§ **ITEM DE AÇÃO**:
Responda, com base no trecho sobre a teoria pura de Kelsen:
1. Que característica da forma do Direito justifica o foco nela, em contraste com o conteúdo?
2. Segundo o trecho, o que é puro: a teoria ou o Direito?
3. Por que a questão de saber se o Direito é justo fica de fora da análise?

A partir disto começa a ficar evidente que o objetivo de Kelsen não foi separar o Direito da moral e da política, mas, sim, a Ciência do Direito da moral e da política, e isso através da criação de uma metodologia científica capaz de descrever objetivamente aquilo que o Direito é, sem levar em consideração aquilo que ele deve ser. Daí porque o foco na forma do Direito, que é universal, e não no seu conteúdo, que é variável. Segundo o autor, os juízos de valor não podem ser submetidos à análise lógica e não são passíveis de conhecimento objetivo e, consequentemente, eles não podem ser objeto de uma ciência genuína como aquela que ele está propondo [6].

É importante notar, nesse sentido, que pura é a teoria, e não o Direito, tendo Kelsen construído uma teoria pura para estudar um objeto impuro. O Direito, para Kelsen, é resultado de disputas políticas e de afirmação de valores e não pode ser separado das esferas da política e da moral. A Ciência do Direito é que deve ser pura, sendo o seu papel a descrição despida de valores das normas jurídicas que foram produzidas em uma determinada ordem jurídica. Para que não restem dúvidas:

A despolitização exigida pela teoria pura do direito diz respeito à ciência do direito e não ao seu objeto, o direito. O direito não pode ser isolado da política, pois é um instrumento dela. Sua criação, bem como sua aplicação, são políticas e envolvem funções determinadas por juízos de valor. Mas a ciência do direito pode e deve ser separada da política se, em última análise, se pretende valer como ciência [7].

Logo, o conhecimento do Direito positivo, que está a cargo da Ciência Jurídica, deve ser objetivo e claro, de modo que não pode ser influenciado por juízos de valor do teórico do Direito, que são sempre subjetivos. Trata-se a Teoria Pura do Direito de uma teoria sobre o Direito real, que busca explicar como ele é criado e como ele se apresenta nos ordenamentos jurídicos. Saber se o Direito é justo ou não fica de fora da análise, até mesmo porque, como Kelsen é um relativista moral, trata-se essa de uma questão subjetiva. São essas imprecisões e subjetividades inerentes à moral que não podem influenciar a Ciência do Direito que, como qualquer ciência real, não avalia seu objeto, seja para aprová-lo ou desaprová-lo, mas apenas o explica racionalmente [8].

§ **SEÇÃO DE DADOS**:
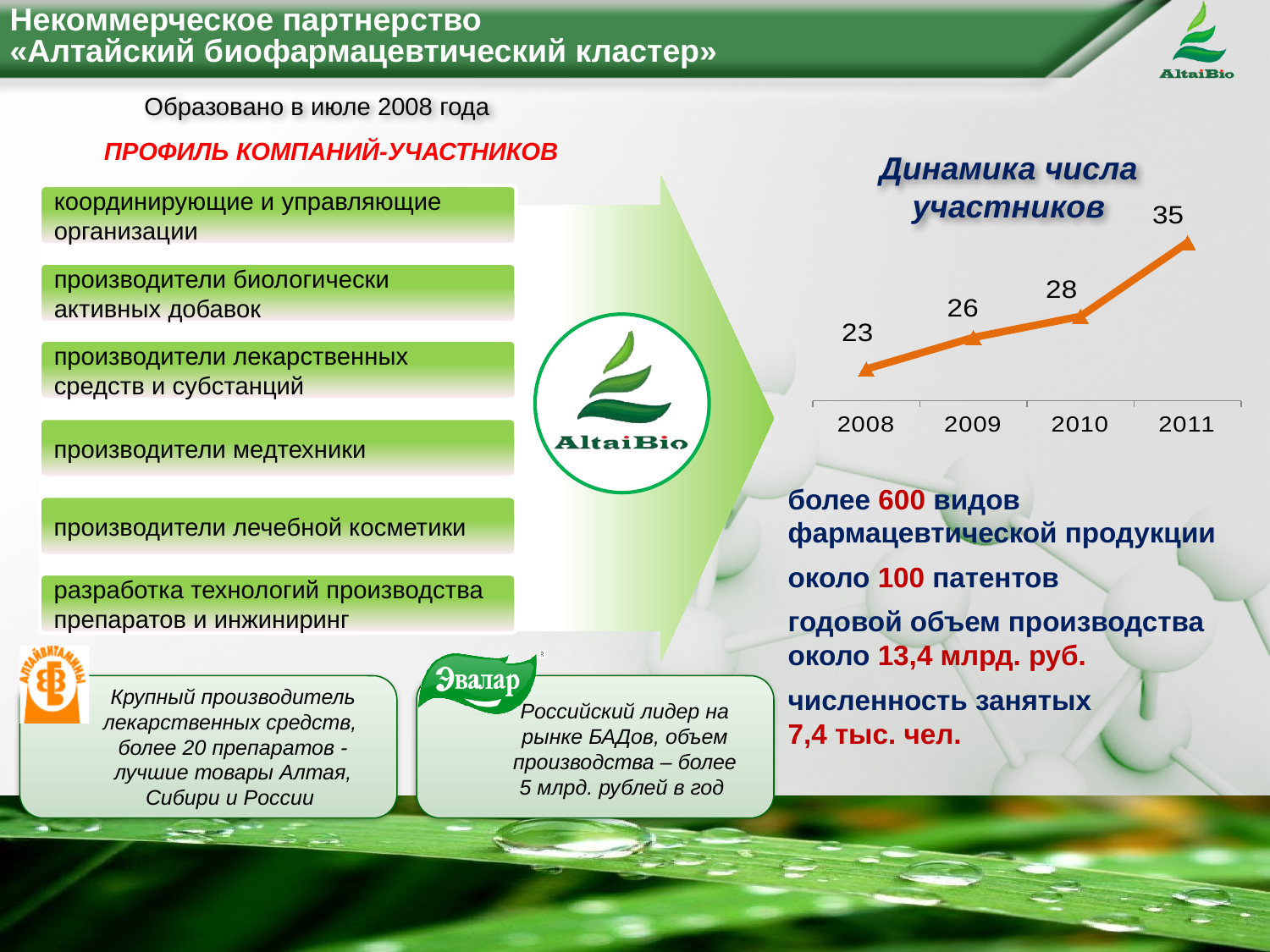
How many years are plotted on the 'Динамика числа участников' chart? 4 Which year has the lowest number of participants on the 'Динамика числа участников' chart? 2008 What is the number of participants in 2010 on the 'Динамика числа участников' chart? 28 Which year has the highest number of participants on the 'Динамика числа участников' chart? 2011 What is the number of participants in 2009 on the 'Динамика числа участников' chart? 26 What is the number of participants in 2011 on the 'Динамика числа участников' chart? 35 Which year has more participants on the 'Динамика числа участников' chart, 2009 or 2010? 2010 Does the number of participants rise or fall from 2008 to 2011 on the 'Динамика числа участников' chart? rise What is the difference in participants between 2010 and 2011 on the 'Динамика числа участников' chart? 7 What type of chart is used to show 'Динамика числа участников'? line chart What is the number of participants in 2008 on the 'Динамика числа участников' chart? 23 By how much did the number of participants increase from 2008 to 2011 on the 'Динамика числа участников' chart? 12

§ **RESPOSTA FINAL**:
1. A forma do Direito é universal, enquanto o conteúdo é variável.
2. A teoria é pura. Kelsen construiu uma teoria pura para estudar um objeto impuro, o Direito.
3. Kelsen é um relativista moral, e essa é uma questão subjetiva.